● Exercise text:
== Segment start ==

I get an error.import 'fhirpathLexer.dart'; import 'fhirpathParser.dart';
void main() { final input = InputStream.fromString("Patient.text.div"); final lexer = fhirpathLexer(input); // print(lexer.allTokens); final tokens = CommonTokenStream(lexer); final parser = fhirpathParser(tokens); parser.buildParseTree = true; final tree = parser.expression(); }
line 1:13 mismatched input 'div' expecting {'is', 'as', 'in', 'contains', '$this', '$index', '$total', IDENTIFIER, DELIMITEDIDENTIFIER} line 1:16 mismatched input '' expecting {'+', '-', 'is', 'as', 'in', 'contains', '(', '{', 'true', 'false', '%', '$this', '$index', '$total', DATE, DATETIME, TIME, IDENTIFIER, DELIMITEDIDENTIFIER, STRING, NUMBER}
[[@-1,0:6='Patient',<58>,1:0], [@-1,7:7='.',<1>,1:7], [@-1,8:11='text',<58>,1:8], [@-1,12:12='.',<1>,1:12], [@-1,13:15='div',<8>,1:13]]
expression : term #termExpression | expression '.' invocation #invocationExpression | expression '[' expression ']' #indexerExpression | ('+' | '-') expression #polarityExpression | expression ('*' | '/' | 'div' | 'mod') expression #multiplicativeExpression
Thank you for any help or suggestions.

== Segment end ==

● Record excerpts:
== Segment start ==

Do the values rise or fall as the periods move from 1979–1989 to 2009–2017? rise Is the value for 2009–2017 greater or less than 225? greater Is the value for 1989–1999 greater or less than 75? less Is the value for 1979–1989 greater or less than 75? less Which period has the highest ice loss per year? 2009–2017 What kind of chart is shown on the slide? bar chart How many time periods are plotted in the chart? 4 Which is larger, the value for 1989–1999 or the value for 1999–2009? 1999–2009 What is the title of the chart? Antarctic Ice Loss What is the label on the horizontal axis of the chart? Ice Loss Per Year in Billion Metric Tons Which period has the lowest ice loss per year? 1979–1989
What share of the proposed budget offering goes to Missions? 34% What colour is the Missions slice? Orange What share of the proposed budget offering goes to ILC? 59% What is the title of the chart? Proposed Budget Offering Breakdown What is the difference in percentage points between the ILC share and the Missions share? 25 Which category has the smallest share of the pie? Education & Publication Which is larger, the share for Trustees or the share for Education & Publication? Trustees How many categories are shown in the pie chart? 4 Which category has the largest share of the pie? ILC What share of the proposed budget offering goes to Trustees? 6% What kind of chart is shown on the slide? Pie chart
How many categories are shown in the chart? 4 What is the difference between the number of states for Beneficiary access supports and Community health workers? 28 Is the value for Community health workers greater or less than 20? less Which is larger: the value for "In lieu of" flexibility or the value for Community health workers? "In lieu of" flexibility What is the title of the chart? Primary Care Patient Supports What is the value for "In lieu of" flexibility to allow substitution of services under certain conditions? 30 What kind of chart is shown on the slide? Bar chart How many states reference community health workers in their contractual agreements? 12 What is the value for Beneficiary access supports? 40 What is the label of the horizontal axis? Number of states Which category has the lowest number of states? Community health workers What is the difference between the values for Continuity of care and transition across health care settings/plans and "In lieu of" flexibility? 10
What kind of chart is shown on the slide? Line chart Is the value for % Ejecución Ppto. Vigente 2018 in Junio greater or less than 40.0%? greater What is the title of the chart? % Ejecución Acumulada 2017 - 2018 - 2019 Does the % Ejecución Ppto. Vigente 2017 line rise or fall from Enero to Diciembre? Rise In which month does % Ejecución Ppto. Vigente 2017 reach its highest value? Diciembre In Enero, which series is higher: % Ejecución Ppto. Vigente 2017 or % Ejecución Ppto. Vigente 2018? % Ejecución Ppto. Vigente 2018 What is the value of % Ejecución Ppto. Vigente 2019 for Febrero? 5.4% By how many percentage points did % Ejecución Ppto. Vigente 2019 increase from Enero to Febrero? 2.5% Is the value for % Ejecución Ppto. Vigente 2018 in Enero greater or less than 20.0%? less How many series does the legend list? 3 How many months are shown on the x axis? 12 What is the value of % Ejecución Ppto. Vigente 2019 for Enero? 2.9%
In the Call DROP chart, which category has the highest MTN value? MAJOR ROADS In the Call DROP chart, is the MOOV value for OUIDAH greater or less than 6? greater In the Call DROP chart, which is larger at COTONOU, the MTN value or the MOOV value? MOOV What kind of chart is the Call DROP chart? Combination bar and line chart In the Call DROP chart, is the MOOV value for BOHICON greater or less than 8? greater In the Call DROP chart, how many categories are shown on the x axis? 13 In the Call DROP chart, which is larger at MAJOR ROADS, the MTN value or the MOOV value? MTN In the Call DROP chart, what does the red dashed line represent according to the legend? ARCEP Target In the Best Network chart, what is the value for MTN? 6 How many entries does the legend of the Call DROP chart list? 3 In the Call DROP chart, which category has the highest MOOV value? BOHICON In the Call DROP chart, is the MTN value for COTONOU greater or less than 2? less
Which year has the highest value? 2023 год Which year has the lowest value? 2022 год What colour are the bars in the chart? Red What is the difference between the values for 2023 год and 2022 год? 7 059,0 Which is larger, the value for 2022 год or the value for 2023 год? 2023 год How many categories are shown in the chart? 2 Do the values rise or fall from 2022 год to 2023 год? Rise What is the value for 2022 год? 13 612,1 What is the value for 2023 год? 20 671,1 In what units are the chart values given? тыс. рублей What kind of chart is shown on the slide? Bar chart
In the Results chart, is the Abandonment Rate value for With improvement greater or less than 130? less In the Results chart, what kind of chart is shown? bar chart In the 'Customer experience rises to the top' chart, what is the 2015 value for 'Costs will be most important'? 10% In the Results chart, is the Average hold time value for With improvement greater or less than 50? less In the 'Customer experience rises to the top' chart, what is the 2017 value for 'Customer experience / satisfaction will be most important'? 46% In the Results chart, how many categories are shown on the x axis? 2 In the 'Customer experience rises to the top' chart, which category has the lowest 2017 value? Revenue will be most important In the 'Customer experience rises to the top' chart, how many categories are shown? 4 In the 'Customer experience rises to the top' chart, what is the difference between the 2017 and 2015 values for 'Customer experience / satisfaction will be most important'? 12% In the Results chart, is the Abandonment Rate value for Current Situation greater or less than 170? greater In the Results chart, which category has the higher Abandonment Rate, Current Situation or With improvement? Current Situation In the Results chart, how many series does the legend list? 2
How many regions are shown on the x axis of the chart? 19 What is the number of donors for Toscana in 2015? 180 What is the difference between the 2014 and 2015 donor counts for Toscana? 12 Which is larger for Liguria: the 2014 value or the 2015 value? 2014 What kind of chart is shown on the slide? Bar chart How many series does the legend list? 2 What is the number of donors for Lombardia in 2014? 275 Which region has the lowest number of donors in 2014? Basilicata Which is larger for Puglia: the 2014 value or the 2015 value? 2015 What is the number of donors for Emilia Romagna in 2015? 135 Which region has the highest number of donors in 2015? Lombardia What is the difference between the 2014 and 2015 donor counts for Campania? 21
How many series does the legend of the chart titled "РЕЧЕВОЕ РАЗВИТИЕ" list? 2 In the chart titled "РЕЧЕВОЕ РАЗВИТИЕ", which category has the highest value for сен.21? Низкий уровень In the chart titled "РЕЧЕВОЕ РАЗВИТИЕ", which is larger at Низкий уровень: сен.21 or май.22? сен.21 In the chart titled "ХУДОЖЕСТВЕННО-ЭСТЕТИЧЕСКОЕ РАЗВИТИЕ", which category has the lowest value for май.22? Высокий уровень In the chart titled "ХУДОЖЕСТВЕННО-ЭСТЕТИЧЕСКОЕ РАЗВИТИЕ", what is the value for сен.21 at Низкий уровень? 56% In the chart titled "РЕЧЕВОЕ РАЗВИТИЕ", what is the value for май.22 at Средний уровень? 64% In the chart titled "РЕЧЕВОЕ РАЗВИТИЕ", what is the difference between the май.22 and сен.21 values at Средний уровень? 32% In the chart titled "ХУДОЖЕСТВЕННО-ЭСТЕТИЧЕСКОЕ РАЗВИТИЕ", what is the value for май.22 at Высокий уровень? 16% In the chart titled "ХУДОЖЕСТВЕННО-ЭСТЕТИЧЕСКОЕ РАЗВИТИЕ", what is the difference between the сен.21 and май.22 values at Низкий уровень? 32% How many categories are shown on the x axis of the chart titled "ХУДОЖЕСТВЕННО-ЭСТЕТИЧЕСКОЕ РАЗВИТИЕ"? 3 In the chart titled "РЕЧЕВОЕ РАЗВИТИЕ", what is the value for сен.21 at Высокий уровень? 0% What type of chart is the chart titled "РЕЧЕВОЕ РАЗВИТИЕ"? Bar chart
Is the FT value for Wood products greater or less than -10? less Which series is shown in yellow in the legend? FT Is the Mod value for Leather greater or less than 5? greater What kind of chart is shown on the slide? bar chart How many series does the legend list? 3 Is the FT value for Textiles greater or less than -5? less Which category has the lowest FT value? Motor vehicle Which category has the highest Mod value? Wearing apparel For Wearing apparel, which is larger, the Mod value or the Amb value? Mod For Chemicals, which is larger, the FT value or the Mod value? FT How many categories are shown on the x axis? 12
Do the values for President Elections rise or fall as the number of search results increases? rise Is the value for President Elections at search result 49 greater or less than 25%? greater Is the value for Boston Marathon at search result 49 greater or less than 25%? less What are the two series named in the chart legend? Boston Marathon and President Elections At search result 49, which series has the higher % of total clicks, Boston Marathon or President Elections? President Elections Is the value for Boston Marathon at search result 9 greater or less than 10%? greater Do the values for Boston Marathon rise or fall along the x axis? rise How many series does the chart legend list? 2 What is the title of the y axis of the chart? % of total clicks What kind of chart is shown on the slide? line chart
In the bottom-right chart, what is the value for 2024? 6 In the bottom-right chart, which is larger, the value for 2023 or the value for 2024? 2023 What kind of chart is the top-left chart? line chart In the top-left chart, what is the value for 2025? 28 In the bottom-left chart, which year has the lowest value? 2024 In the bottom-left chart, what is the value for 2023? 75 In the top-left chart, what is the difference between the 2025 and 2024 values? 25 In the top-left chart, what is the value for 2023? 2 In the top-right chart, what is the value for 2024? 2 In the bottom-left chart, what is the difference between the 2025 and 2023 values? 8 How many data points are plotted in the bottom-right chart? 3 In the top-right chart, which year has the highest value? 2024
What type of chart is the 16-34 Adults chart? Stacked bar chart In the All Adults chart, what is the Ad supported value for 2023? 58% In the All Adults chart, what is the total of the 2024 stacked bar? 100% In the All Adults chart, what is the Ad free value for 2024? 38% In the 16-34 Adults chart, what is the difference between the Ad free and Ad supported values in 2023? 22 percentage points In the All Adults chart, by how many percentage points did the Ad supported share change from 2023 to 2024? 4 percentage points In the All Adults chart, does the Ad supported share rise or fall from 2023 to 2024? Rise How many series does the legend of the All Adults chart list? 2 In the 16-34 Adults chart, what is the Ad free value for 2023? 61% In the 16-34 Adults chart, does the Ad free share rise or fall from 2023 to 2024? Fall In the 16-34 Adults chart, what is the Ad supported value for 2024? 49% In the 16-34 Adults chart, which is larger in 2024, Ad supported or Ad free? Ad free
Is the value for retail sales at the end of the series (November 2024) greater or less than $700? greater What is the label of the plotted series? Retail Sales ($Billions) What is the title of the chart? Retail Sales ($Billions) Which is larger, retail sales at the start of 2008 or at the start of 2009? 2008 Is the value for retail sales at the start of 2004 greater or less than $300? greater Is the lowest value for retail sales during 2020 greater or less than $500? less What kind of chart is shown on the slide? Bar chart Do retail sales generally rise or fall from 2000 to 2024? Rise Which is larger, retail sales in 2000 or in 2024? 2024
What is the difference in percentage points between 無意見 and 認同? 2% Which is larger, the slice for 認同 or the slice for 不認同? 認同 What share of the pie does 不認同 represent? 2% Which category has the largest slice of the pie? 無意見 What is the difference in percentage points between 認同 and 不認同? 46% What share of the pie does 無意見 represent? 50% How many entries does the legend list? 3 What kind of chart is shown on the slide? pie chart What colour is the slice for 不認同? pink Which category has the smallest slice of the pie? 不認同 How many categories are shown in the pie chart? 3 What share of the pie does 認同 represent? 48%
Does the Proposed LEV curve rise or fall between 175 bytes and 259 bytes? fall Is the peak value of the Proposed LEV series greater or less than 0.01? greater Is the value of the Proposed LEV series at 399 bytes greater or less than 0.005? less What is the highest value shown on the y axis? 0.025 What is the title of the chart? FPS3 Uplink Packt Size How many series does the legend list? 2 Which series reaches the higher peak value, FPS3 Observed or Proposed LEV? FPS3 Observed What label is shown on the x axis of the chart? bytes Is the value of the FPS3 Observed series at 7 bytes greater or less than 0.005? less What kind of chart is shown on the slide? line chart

== Segment end ==

● Directions:
In the forum post about the parser error, what input string is passed to InputStream.fromString? The lines aren't needed here.

● Task solution:
"Patient.text.div"